*Goal*
Copy out the items word for word, from the line containing "What is the spacing" up to and including the line containing "Answer: pixel 357", and leave out the pictures.

*Listed entries*
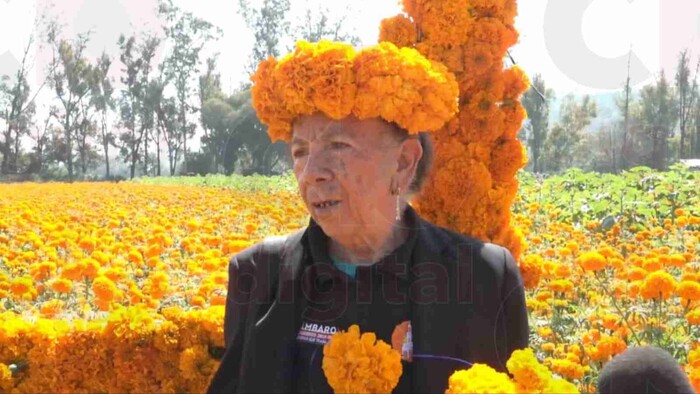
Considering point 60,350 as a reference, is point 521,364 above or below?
above

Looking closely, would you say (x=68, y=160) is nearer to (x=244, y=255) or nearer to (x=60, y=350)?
(x=60, y=350)

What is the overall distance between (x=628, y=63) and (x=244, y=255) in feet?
5.64

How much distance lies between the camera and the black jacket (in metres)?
1.70

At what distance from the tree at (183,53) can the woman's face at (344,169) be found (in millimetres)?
3417

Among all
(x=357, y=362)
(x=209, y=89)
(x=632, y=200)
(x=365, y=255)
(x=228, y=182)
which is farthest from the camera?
(x=632, y=200)

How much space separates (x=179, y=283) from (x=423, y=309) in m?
2.56

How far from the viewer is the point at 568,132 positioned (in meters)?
18.7

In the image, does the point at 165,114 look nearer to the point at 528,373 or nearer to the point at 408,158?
the point at 408,158

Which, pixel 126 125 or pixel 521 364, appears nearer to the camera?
pixel 521 364

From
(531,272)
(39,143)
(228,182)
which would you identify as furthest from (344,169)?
(228,182)

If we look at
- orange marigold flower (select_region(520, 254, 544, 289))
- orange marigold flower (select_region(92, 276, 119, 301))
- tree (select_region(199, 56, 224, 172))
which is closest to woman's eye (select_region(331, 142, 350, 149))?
orange marigold flower (select_region(520, 254, 544, 289))

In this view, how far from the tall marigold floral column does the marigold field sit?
2.05 ft

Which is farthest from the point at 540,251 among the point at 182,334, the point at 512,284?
the point at 512,284

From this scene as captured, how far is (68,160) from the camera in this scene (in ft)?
16.1
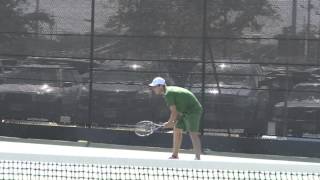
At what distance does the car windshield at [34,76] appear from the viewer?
12070 mm

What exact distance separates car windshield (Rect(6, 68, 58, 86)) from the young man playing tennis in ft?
10.0

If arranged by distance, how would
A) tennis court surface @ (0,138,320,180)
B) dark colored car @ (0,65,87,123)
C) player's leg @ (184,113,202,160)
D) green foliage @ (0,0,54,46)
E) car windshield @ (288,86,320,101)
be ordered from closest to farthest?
tennis court surface @ (0,138,320,180) < player's leg @ (184,113,202,160) < car windshield @ (288,86,320,101) < dark colored car @ (0,65,87,123) < green foliage @ (0,0,54,46)

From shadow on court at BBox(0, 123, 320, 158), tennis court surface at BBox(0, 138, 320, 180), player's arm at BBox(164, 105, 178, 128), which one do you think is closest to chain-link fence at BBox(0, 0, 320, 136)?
shadow on court at BBox(0, 123, 320, 158)

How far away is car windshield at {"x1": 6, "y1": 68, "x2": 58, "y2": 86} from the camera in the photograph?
475 inches

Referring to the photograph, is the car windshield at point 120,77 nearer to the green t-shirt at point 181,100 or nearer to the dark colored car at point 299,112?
the green t-shirt at point 181,100

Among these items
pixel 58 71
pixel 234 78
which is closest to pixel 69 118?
pixel 58 71

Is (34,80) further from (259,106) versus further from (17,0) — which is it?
(259,106)

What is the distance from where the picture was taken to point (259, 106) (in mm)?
11195

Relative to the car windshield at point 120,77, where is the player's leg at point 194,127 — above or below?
below

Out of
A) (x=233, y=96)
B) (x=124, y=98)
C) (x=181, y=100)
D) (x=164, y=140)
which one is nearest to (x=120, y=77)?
(x=124, y=98)

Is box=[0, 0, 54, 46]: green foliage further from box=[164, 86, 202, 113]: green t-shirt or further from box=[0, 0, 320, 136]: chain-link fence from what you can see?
box=[164, 86, 202, 113]: green t-shirt

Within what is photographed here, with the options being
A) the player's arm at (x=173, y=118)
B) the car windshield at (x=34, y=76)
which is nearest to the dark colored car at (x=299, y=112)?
the player's arm at (x=173, y=118)

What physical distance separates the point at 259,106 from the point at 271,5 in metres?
1.71

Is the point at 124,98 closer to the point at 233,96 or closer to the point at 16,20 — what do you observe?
the point at 233,96
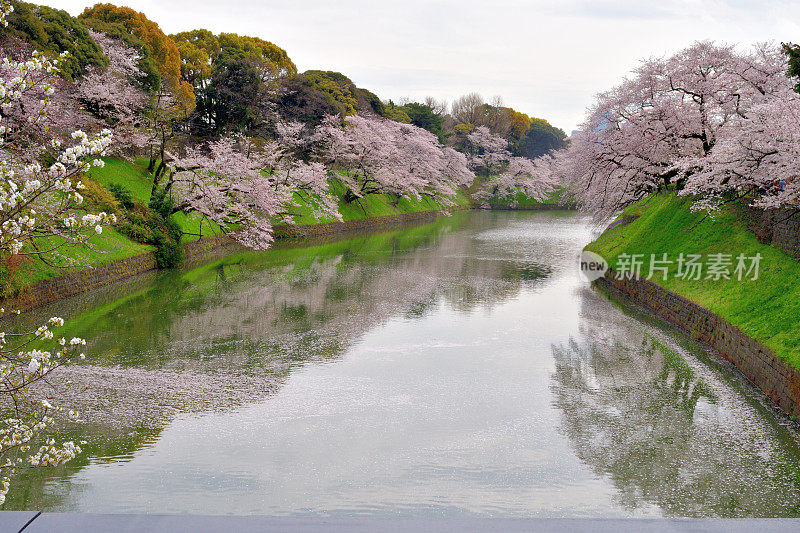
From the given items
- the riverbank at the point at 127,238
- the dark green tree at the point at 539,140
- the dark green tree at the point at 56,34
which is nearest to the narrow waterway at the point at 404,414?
the riverbank at the point at 127,238

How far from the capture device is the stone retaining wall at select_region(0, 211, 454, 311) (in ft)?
48.6

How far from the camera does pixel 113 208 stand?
66.6 ft

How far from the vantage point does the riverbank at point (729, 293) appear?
9859 millimetres

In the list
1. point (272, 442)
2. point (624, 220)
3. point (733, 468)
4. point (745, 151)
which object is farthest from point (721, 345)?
point (624, 220)

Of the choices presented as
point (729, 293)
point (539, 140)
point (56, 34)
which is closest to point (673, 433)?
point (729, 293)

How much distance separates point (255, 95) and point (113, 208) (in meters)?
19.1

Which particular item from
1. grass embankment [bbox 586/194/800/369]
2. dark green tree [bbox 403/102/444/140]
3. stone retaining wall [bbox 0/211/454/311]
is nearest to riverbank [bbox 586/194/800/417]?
grass embankment [bbox 586/194/800/369]

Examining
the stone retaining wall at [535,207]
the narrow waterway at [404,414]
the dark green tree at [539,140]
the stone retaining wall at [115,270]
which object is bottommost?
the narrow waterway at [404,414]

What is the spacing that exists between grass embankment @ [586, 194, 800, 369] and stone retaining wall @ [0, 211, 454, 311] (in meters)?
15.4

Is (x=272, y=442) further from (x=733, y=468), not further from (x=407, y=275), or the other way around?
(x=407, y=275)

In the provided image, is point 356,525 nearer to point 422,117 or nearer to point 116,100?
point 116,100

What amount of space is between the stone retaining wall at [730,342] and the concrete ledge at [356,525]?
266 inches

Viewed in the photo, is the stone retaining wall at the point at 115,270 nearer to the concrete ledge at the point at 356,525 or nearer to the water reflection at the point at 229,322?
the water reflection at the point at 229,322

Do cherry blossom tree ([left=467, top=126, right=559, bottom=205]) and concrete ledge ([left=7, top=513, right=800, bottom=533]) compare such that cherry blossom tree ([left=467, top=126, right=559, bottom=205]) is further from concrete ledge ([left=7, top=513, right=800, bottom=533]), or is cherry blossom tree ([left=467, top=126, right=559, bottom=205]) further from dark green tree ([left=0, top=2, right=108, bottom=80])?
concrete ledge ([left=7, top=513, right=800, bottom=533])
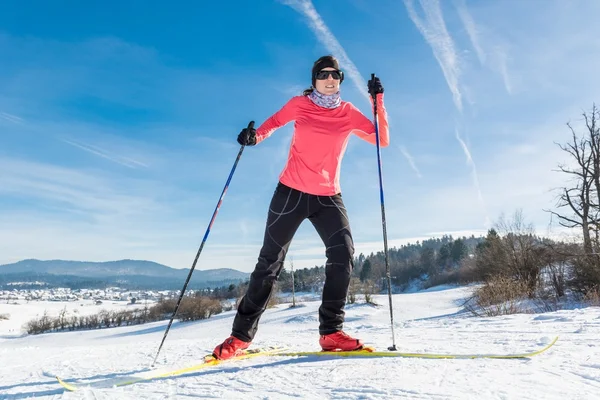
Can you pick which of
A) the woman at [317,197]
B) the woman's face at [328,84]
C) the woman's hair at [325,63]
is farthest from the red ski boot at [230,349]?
the woman's hair at [325,63]

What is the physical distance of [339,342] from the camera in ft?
7.64

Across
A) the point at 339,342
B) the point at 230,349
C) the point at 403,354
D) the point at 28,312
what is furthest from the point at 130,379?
the point at 28,312

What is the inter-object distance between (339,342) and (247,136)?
1494mm

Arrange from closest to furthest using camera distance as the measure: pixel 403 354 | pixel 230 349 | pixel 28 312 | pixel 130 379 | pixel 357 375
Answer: pixel 357 375 < pixel 130 379 < pixel 403 354 < pixel 230 349 < pixel 28 312

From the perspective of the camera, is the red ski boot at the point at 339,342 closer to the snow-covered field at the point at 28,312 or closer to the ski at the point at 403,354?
the ski at the point at 403,354

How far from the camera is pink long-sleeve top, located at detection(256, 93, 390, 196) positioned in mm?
2578

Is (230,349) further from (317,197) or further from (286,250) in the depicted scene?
(317,197)

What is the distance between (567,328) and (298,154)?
8.20ft

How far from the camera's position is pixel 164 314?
46.2 meters

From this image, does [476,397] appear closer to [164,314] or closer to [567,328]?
[567,328]

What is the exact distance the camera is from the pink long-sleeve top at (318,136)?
2.58m

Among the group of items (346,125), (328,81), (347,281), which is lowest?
(347,281)

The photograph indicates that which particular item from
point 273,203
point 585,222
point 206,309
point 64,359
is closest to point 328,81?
point 273,203

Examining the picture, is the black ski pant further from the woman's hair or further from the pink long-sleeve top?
the woman's hair
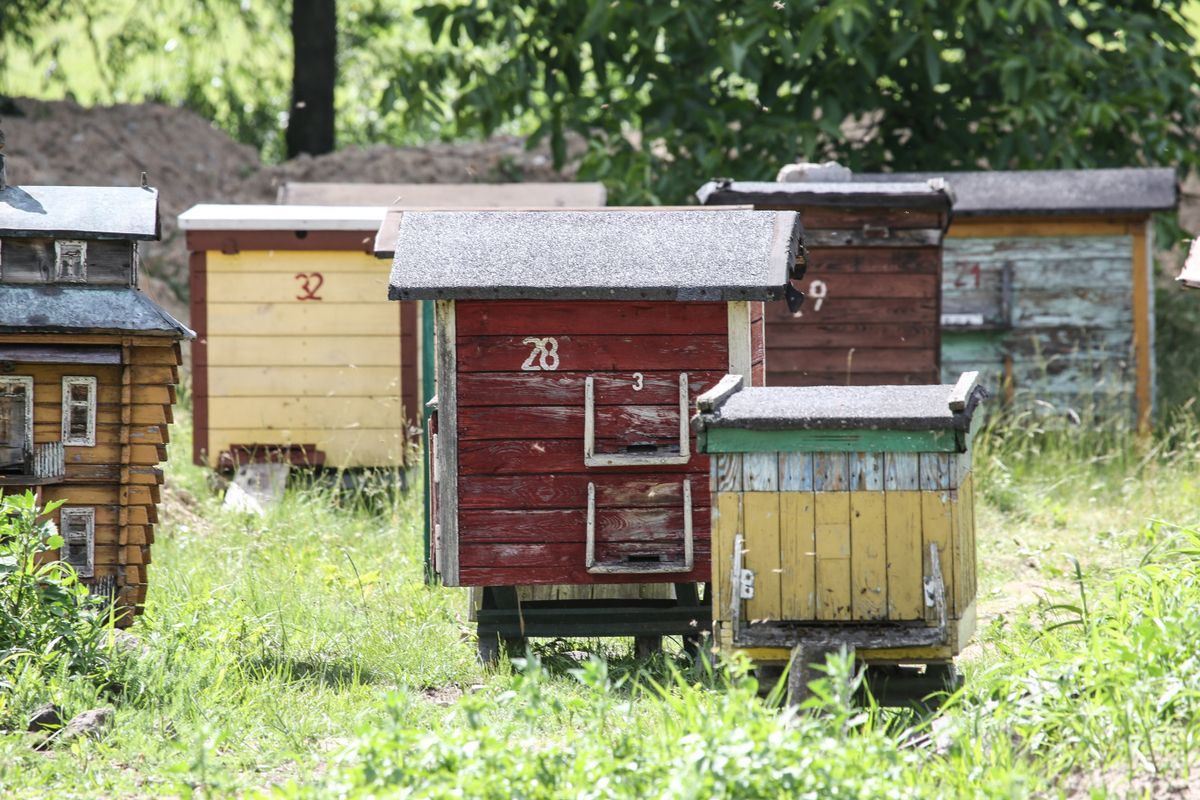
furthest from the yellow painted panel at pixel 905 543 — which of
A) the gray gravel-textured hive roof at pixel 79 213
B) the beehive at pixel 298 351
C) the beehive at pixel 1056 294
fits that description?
the beehive at pixel 1056 294

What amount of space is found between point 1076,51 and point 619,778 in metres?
10.1

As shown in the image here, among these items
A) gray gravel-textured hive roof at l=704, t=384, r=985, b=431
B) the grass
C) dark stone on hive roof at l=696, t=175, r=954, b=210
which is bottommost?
the grass

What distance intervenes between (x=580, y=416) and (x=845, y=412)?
5.04ft

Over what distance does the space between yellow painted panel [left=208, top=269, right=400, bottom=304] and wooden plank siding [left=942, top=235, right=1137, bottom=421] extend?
4666 millimetres

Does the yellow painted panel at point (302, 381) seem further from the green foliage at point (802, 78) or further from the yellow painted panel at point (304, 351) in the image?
the green foliage at point (802, 78)

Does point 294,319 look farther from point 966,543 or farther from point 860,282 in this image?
point 966,543

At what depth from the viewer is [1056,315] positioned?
1155 cm

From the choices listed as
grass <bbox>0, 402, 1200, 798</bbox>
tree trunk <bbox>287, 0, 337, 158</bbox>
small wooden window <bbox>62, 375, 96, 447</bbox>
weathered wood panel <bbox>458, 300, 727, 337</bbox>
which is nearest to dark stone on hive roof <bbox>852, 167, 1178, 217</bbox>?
grass <bbox>0, 402, 1200, 798</bbox>

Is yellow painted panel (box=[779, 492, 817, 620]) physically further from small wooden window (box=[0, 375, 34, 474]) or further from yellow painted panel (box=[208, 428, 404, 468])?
yellow painted panel (box=[208, 428, 404, 468])

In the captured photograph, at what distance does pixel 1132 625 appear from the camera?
5.40 meters

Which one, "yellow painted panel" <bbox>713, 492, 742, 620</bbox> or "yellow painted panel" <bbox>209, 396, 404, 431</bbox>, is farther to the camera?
"yellow painted panel" <bbox>209, 396, 404, 431</bbox>

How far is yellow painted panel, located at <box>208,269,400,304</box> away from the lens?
9875 mm

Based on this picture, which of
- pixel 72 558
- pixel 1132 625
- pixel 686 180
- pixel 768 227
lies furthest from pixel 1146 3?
pixel 72 558

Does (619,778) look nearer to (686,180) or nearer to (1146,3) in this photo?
(686,180)
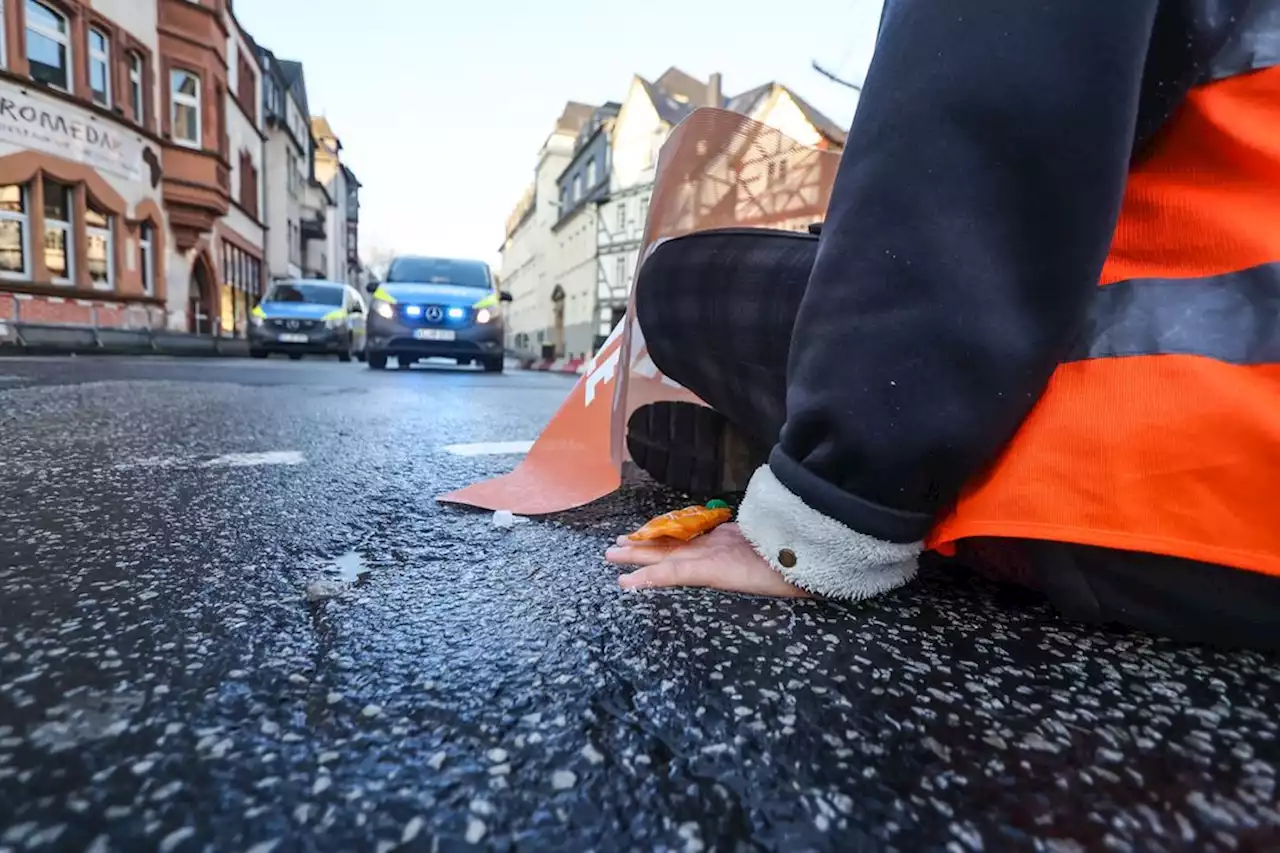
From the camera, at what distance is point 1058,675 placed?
0.61 metres

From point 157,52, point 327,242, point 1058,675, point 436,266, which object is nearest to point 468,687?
point 1058,675

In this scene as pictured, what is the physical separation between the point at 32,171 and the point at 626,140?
1832 cm

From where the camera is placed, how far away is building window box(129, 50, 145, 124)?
487 inches

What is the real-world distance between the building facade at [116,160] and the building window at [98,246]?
0.8 inches

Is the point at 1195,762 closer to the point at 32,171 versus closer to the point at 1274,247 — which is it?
the point at 1274,247

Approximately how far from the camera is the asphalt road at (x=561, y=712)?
16.4 inches

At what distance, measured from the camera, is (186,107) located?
13.8 m

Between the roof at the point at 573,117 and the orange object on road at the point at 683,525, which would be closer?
the orange object on road at the point at 683,525

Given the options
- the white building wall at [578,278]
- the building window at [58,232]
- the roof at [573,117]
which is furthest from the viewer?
the roof at [573,117]

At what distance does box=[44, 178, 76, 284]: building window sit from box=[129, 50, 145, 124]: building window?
226cm

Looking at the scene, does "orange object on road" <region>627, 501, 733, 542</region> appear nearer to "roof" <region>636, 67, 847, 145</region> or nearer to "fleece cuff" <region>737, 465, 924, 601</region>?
"fleece cuff" <region>737, 465, 924, 601</region>

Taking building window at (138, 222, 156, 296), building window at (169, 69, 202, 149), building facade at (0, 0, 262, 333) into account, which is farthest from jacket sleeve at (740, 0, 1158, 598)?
building window at (169, 69, 202, 149)

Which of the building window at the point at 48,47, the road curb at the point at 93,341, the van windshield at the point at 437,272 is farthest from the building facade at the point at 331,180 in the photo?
the van windshield at the point at 437,272

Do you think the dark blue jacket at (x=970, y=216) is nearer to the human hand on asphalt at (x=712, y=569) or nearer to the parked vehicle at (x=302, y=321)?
the human hand on asphalt at (x=712, y=569)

*Right answer*
What is the spacing that exists between grass embankment @ [586, 194, 800, 369] and stone retaining wall @ [0, 211, 454, 311] (in meters)?
15.4

Is (x=272, y=442) further from (x=733, y=468), not further from (x=407, y=275), or the other way around?
(x=407, y=275)

In the provided image, is point 356,525 nearer to point 422,117 or nearer to point 116,100?
point 116,100

What amount of space is between the stone retaining wall at [730,342] and the concrete ledge at [356,525]?
266 inches

Viewed in the photo, is the stone retaining wall at the point at 115,270 nearer to the concrete ledge at the point at 356,525 or nearer to the water reflection at the point at 229,322?
the water reflection at the point at 229,322

Do cherry blossom tree ([left=467, top=126, right=559, bottom=205]) and concrete ledge ([left=7, top=513, right=800, bottom=533]) compare such that cherry blossom tree ([left=467, top=126, right=559, bottom=205]) is further from concrete ledge ([left=7, top=513, right=800, bottom=533]), or is cherry blossom tree ([left=467, top=126, right=559, bottom=205]) further from dark green tree ([left=0, top=2, right=108, bottom=80])?
concrete ledge ([left=7, top=513, right=800, bottom=533])
Can you pick which of
A) the woman at [317,197]
B) the woman's face at [328,84]
C) the woman's hair at [325,63]
is farthest from the red ski boot at [230,349]?
the woman's hair at [325,63]

What is the physical distance of [339,342] from the camera in ft?
7.64

Across
A) the point at 339,342
B) the point at 230,349
C) the point at 403,354
D) the point at 28,312
what is furthest from the point at 130,379?
the point at 28,312

What is the inter-object distance between (339,342) and (247,136)?
1494mm

Arrange from closest to furthest using camera distance as the measure: pixel 403 354 | pixel 230 349 | pixel 28 312 | pixel 130 379 | pixel 357 375
Answer: pixel 357 375 < pixel 130 379 < pixel 403 354 < pixel 230 349 < pixel 28 312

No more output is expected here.